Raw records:
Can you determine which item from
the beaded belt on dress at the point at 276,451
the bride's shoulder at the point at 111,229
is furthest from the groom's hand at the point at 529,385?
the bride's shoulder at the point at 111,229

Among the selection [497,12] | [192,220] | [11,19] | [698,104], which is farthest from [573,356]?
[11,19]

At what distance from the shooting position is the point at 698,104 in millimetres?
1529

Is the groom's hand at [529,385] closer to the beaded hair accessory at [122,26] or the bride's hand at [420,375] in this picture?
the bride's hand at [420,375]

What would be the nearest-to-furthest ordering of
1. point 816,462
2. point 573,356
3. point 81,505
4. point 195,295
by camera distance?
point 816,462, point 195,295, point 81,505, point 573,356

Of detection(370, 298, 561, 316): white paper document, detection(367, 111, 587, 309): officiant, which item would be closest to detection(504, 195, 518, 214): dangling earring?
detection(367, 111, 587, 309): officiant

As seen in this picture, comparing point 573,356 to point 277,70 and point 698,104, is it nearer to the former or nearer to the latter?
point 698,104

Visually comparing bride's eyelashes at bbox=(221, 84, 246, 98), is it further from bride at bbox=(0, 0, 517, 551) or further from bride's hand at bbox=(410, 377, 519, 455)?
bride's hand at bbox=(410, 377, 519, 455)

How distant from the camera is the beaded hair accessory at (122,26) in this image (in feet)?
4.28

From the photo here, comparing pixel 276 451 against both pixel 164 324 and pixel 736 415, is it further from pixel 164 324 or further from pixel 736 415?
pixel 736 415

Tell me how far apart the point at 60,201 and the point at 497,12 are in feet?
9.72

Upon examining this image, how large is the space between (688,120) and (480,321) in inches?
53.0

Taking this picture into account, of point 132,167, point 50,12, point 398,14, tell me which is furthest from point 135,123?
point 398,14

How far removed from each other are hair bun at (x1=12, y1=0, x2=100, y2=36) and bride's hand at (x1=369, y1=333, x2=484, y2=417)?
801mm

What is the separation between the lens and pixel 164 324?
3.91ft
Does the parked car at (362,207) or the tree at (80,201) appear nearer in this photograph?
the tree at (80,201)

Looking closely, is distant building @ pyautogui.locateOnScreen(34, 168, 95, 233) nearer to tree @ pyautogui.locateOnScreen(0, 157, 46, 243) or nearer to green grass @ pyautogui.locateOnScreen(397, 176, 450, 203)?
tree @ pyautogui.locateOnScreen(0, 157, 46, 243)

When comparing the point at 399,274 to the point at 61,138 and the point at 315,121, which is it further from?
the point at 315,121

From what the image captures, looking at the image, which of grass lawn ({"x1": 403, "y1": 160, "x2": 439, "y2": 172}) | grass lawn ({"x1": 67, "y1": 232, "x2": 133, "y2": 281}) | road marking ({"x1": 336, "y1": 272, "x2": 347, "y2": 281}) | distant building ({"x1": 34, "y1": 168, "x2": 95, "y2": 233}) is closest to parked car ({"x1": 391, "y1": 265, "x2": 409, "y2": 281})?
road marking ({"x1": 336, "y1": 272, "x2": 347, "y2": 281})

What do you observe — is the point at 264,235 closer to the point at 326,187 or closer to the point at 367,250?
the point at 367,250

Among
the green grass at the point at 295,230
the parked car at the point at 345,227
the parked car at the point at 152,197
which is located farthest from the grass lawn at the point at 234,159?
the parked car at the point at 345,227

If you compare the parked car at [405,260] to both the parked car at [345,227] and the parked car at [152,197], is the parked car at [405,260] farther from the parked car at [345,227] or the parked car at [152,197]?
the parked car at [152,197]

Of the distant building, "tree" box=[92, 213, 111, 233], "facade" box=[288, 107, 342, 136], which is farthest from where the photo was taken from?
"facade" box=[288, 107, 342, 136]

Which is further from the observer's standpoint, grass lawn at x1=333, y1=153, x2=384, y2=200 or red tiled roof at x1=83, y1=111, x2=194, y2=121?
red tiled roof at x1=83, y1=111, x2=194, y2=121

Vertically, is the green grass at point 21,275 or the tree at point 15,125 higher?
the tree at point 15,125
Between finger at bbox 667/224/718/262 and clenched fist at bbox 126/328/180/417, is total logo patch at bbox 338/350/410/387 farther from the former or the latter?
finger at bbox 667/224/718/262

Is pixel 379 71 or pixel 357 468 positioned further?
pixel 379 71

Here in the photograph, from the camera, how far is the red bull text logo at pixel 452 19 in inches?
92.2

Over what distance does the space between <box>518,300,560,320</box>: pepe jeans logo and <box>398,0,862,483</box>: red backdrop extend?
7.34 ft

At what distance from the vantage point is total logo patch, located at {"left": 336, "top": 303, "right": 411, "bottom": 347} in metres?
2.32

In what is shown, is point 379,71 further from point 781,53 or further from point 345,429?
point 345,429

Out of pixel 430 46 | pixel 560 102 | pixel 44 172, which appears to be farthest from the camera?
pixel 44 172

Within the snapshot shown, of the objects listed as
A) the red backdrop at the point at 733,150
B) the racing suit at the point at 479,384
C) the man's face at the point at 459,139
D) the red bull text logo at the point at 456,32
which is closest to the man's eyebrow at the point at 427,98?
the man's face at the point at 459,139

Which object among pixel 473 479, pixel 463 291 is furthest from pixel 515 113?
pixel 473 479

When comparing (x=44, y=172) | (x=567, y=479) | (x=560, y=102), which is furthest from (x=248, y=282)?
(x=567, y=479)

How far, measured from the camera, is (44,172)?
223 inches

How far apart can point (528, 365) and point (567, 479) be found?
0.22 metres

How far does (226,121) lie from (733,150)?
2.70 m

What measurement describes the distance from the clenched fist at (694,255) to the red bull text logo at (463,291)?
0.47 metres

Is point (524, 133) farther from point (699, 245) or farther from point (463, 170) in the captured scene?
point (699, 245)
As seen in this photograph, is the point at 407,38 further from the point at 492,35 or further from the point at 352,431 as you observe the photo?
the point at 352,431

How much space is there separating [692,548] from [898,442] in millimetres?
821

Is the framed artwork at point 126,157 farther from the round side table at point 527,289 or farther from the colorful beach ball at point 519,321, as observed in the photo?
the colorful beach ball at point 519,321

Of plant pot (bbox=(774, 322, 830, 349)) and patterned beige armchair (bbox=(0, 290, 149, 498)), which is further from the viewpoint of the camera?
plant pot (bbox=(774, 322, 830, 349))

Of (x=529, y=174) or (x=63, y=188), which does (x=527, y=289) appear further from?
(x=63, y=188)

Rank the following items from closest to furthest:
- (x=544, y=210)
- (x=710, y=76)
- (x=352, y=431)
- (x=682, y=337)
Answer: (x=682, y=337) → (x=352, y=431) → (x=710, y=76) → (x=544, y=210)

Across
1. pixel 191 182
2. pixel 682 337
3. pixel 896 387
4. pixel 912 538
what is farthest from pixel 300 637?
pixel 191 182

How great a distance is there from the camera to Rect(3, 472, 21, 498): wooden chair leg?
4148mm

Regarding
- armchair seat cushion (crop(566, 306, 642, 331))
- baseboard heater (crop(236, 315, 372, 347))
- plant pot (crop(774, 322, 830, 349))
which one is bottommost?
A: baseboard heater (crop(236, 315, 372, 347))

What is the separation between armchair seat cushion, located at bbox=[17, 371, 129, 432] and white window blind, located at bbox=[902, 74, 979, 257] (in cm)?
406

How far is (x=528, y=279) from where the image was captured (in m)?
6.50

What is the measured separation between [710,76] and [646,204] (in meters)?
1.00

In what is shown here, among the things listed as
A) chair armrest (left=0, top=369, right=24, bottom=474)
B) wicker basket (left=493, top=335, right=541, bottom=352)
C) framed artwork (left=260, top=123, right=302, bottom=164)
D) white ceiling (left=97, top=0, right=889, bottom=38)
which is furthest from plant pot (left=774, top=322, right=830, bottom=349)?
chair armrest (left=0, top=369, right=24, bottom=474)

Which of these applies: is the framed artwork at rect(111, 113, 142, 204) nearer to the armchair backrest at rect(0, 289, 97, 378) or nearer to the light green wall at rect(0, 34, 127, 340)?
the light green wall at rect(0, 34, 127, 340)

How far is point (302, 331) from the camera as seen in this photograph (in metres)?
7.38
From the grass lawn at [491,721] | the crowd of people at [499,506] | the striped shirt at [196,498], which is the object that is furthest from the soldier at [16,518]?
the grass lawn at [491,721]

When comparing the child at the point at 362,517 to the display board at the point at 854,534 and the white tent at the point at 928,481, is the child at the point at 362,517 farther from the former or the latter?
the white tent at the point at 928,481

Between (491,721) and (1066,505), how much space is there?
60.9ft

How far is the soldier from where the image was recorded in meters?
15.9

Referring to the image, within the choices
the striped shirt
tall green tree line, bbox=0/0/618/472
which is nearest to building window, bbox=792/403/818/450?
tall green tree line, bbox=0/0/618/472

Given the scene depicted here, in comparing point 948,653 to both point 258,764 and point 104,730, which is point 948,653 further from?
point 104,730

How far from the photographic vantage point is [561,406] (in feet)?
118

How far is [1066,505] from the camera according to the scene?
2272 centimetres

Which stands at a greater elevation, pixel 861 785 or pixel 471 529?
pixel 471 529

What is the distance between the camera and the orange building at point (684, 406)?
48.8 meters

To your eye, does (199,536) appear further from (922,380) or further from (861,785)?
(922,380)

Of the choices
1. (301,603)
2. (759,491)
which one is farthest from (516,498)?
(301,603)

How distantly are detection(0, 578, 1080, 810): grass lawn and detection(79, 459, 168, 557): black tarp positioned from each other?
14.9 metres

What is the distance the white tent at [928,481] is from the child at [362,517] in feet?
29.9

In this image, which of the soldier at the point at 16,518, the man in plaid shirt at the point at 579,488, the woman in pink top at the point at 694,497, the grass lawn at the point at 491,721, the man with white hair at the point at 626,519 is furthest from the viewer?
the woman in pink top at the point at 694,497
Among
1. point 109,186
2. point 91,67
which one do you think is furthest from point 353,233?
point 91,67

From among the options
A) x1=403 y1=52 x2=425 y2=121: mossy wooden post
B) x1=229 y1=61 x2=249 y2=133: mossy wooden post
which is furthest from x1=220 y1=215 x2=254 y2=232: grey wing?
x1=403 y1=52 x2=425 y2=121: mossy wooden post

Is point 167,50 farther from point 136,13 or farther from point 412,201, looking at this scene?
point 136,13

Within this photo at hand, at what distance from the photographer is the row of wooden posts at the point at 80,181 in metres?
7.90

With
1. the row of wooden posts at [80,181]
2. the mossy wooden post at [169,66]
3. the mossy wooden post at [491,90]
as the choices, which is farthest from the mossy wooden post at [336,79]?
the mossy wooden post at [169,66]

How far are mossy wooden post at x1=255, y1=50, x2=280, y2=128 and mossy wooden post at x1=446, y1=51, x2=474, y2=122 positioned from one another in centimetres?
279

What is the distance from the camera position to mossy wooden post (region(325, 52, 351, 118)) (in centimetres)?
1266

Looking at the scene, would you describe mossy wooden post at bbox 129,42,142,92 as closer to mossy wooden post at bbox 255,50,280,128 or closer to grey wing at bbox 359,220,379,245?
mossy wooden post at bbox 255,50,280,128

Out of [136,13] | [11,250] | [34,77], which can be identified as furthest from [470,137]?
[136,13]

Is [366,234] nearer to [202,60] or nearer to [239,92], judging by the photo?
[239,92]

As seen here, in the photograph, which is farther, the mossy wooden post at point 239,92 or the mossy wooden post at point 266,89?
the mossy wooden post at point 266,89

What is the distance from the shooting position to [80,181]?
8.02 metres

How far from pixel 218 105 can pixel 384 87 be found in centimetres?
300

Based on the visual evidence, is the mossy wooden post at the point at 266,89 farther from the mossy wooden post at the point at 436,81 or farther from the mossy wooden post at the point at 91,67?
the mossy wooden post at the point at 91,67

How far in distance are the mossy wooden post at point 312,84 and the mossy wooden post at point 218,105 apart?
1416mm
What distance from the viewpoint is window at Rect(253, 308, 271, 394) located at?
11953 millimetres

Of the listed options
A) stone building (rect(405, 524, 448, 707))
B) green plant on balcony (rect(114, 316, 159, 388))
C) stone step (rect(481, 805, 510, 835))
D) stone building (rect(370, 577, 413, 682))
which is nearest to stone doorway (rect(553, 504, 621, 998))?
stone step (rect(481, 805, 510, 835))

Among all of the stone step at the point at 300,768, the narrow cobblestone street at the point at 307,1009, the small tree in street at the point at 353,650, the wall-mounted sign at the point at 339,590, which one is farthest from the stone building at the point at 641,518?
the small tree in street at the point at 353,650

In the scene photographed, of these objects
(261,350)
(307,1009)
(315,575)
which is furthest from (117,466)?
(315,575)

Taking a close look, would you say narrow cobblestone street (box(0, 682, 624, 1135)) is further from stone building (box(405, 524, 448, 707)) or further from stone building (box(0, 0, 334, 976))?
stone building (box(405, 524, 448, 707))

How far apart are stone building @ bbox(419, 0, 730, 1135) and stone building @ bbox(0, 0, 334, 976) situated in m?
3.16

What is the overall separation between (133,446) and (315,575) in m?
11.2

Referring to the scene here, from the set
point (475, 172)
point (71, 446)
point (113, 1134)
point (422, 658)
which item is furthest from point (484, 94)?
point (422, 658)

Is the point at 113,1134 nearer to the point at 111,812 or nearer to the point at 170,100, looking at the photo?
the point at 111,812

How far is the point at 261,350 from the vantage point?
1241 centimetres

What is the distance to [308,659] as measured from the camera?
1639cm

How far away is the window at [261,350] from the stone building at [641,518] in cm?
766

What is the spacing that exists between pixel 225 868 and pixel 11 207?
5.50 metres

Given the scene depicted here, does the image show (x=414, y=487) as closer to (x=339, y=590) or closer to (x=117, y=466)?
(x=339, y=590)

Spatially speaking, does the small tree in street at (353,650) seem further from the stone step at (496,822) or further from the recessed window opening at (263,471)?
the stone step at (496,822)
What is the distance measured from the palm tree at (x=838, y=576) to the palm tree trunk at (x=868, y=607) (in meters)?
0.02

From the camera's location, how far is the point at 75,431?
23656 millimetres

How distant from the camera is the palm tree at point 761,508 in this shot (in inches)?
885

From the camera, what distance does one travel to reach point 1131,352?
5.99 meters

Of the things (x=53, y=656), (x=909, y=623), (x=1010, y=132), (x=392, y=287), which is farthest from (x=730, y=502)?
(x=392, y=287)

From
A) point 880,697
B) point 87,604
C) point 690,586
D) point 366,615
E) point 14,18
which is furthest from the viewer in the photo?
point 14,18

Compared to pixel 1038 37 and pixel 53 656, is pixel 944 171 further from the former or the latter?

OBJECTIVE
Copy out the section of the entries above that begins with the line containing "Is the point at 113,1134" and runs to the end of the entries, both ends included.

FULL ANSWER
Is the point at 113,1134 nearer to the point at 111,812 or nearer to the point at 170,100, looking at the photo?
the point at 111,812

How far is the point at 261,350 from the vantage point?
1241 centimetres

What is the distance to [308,659] as measured from the camera?
1639cm

How far away is the window at [261,350] from the stone building at [641,518] in cm?
766

What is the spacing that exists between pixel 225 868 and pixel 11 207?
5.50 metres

Given the scene depicted here, does the image show (x=414, y=487) as closer to (x=339, y=590) or closer to (x=117, y=466)?
(x=339, y=590)

Spatially speaking, does the small tree in street at (353,650) seem further from the stone step at (496,822) or further from the recessed window opening at (263,471)?
the stone step at (496,822)
What is the distance measured from the palm tree at (x=838, y=576) to the palm tree trunk at (x=868, y=607) (in meters)?
0.02

From the camera's location, how far is the point at 75,431?
23656 millimetres

How distant from the camera is the palm tree at point 761,508 in this shot (in inches)?
885

From the camera, what distance does one travel to reach point 1131,352?
5.99 meters

Of the things (x=53, y=656), (x=909, y=623), (x=1010, y=132), (x=392, y=287), which is farthest from (x=730, y=502)?
(x=392, y=287)

From
A) point 880,697
B) point 87,604
C) point 690,586
D) point 366,615
E) point 14,18
which is furthest from the viewer in the photo?
point 14,18

Compared to pixel 1038 37 and pixel 53 656, is pixel 944 171 further from the former or the latter?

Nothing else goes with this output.